Montenegro plans new flag carrier

Montenegro says it will invest four million euros in a new flag carrier to replace Montenegro Airlines, whose planes have been grounded since the government said it would shutter the debt-hit airline last month.

“We have decided to create a limited liability company for passenger air transport called ‘ToMontenegro’,” the government said in a statement Thursday.

The government will put four million euros of founding capital to create the new firm, it said.

Montenegro’s new government — which ended three decades of rule by the Democratic Party of Socialists (DPS) when it came to power last year — announced in late December that it planned to shutdown Montenegro Airlines because of the high debt the firm had accumulated even before the pandemic severely curtailed air traffic in 2020.  

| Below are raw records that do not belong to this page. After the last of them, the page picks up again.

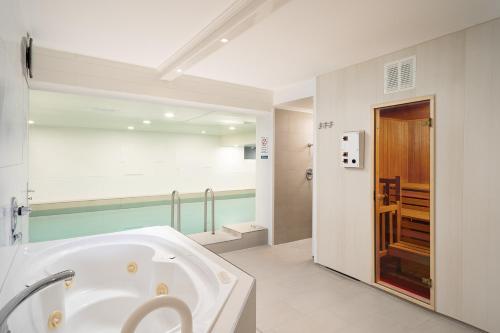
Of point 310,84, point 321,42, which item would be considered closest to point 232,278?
point 321,42

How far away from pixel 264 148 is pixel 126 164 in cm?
596

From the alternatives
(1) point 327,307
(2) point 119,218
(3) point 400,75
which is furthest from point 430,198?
(2) point 119,218

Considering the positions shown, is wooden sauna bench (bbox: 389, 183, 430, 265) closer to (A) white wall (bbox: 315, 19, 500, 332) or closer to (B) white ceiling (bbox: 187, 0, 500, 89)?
(A) white wall (bbox: 315, 19, 500, 332)

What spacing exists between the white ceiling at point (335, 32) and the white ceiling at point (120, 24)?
491mm

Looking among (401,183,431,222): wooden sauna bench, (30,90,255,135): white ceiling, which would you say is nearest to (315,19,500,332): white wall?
(401,183,431,222): wooden sauna bench

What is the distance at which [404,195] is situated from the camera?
4.07m

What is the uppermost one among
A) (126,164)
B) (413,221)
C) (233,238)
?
(126,164)

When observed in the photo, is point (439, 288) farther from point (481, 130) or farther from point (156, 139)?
point (156, 139)

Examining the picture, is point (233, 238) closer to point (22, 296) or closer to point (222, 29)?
point (222, 29)

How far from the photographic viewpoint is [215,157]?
412 inches

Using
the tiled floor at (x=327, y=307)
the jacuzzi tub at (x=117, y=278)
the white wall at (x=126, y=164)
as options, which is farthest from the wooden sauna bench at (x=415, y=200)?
the white wall at (x=126, y=164)

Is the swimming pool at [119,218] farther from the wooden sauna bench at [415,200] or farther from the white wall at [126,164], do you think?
the wooden sauna bench at [415,200]

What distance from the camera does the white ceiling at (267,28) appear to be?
6.59 ft

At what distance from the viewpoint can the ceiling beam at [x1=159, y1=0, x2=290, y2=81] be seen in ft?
6.14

The airline employs around 360 people and has a fleet of four leased planes — three Embraer 195s and a Fokker F100 — which have been grounded since the announcement in December.

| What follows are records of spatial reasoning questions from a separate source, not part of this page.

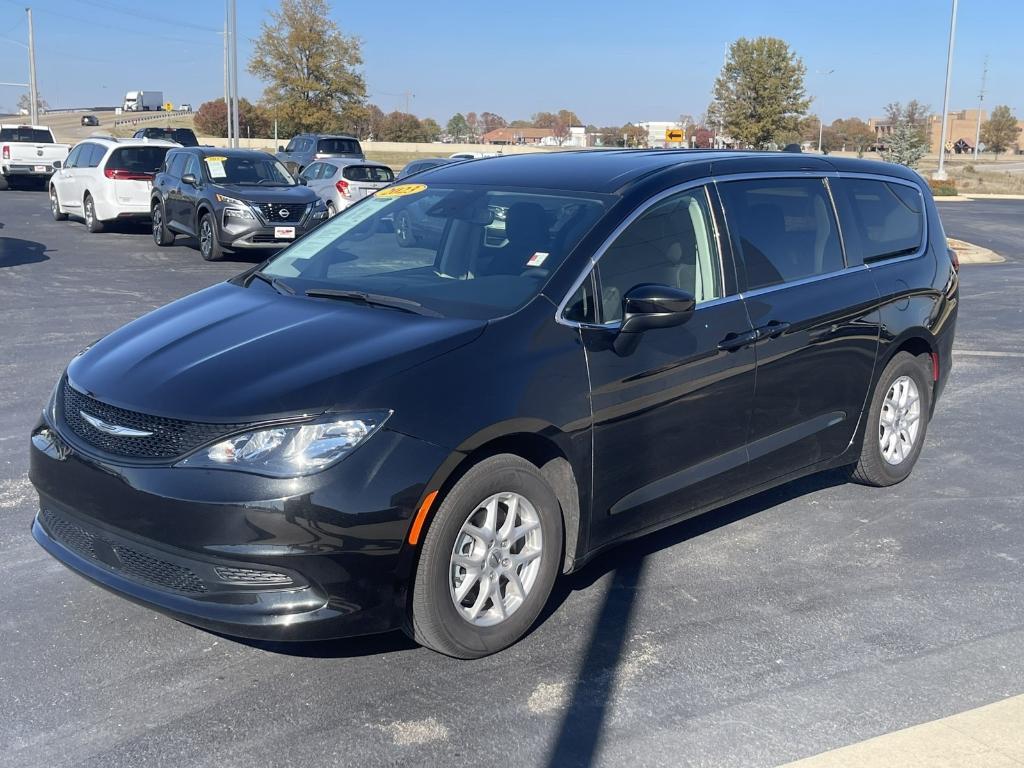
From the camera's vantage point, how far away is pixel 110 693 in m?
3.77

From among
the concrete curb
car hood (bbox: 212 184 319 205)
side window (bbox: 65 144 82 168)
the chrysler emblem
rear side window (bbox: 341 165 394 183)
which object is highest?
side window (bbox: 65 144 82 168)

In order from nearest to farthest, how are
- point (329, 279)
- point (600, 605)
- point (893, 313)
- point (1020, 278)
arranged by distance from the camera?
point (600, 605), point (329, 279), point (893, 313), point (1020, 278)

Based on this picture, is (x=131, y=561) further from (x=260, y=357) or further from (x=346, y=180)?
(x=346, y=180)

On its website, the airline described the government’s decision as “radical” and “unexpected”, apologising to passengers whose flights were cancelled.

Montenegro’s President Milo Djukanovic, whose DPS lost August legislative elections, has denounced the closure as a “populist” decision.

The previous DPS-led government had pushed for a 155 million euro rescue plan, including 105 million euros in debt repayment, but the subsidies were dropped after Ireland’s Ryanair launched an appeal to the European Commission, citing overprotection from the state.

Tourism is an essential pillar of the economy in Montenegro, a country of some 650,000 people wedged between mountains and the Adriatic sea.